In celebration of the Children Act 1948

Three pioneers were crucial to the development of children’s departments, set up 60 years ago. Bob Holman remembers how inspirational they were

In July 1948, the Children Act established local authority children’s departments to care for children deprived of a normal home life.

The summer has passed and much of the media – which gave enormous attention to the 60th anniversary of the NHS – has ignored the birth of the children’s departments. I will illustrate their impact through three people, all now dead, whom I knew.

The first is Dennis Allen who was imprisoned as a conscientious objector during the Second World War. He became a childcare officer in the London County Council’s children’s department. He once told me that a lot of his time was spent doing detective work for boys who knew nothing about their parents.

In 1966, he was promoted to children’s officer at East Sussex Council where he advocated prevention. He persuaded the housing department to house homeless families whose children would otherwise have been removed into care. He told me his approach was to get good staff, help them with training, and then turn them loose.

Sensitive communicator

When I became a child care officer in Hertfordshire in 1962, my supervisor was the assistant children’s officer, John Stroud. He was also a famous author whose childcare novel, The Shorn Lamb, was a hit.

He was a sensitive communicator with children. Outside of their presence, he could be moody and abrupt. He showed his contempt for a bossy official by giving the Nazi salute and shouting “Seig Heil”. He would not fit easily into today’s bureaucracies but he was a marvellous social worker.

◆ RECORDS PROVIDED ◆
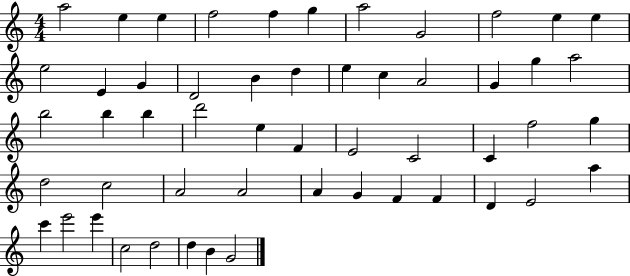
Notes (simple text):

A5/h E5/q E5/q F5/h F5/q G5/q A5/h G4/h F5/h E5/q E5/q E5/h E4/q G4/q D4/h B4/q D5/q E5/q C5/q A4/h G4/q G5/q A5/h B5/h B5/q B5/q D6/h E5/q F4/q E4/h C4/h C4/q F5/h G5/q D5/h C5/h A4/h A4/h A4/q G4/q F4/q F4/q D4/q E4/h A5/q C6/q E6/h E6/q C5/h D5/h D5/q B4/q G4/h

* * *

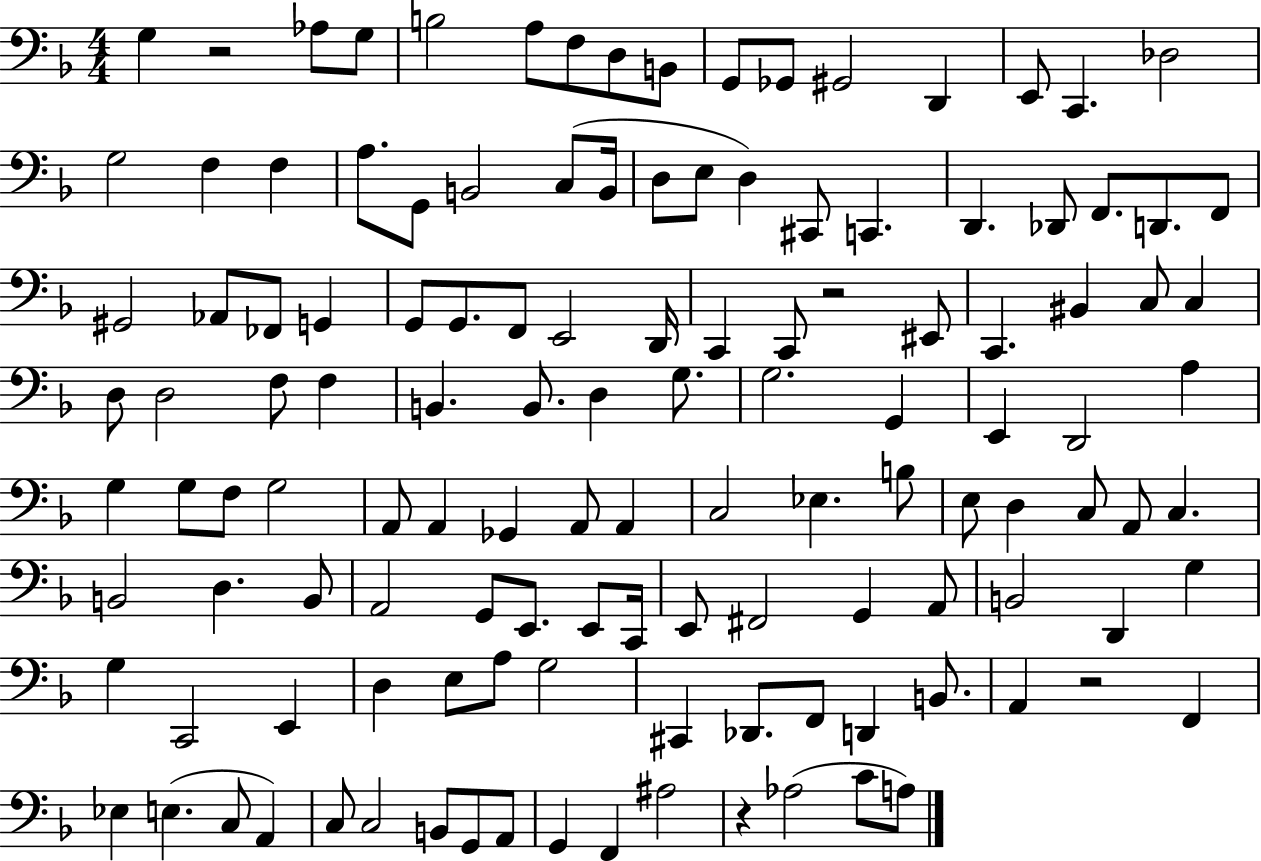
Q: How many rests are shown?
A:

◆ WRITTEN TASKS ◆
- A) In the article on the Children Act 1948, what was the title of John Stroud's childcare novel?
- B) Pick up the article on the Children Act 1948 after its final sentence and keep writing it.

◆ ANSWERS FOR THE TASKS ◆
- A) The Shorn Lamb

- B)
The third is Barbara Kahan. She was 28 when appointed children’s officer for Dudley in 1948. What she lacked in years, she made up in drive. She moved the department into a large house where a homeless family could live on the upper floor. The offices were open at lunchtime for teenagers in care to share lunch with the staff.

After three years, she moved to Oxfordshire. Disliking the old approved schools, she persuaded the authorities to commit young offenders to the children’s department. In a six-year period, only one youngster went to an approved school. From 1970, Barbara held a number of distinguished posts. She also maintained contact with children who had been in care and recounted those experiences in a book, Growing Up In Care (1970), one of the first studies of the views of users.

Engaging with children

These three pioneers obtained managerial posts yet always regarded themselves as practitioners. I absorbed much from them. Dennis insisted on maintaining contact with the kind of people we wanted to help. He and his wife took into their own home one very disturbed young man. My own practice developed along the lines of living in the neighbourhood where I worked.

John Stroud taught me how to engage with children by sitting on swings with them or kicking a ball around. He said that being in the car was better than sitting in the office: the children could fiddle with the radio and, when ready and if they wished, talk.

Initially I was in fear of Barbara Kahan. Then I admired her. Finally, I loved her readiness to take on those in authority for the sake of children. I want her courage.

It is forgotten that the children’s departments, which were abolished in 1970-1, were progressive. It is time to recall their values and practices.

Bob Holman is the author of Champions for Children: The lives of modern child care pioneers, Policy Press, 2001

This article is published in the 2 October edition of Community Care under the headline “Heroes of children services”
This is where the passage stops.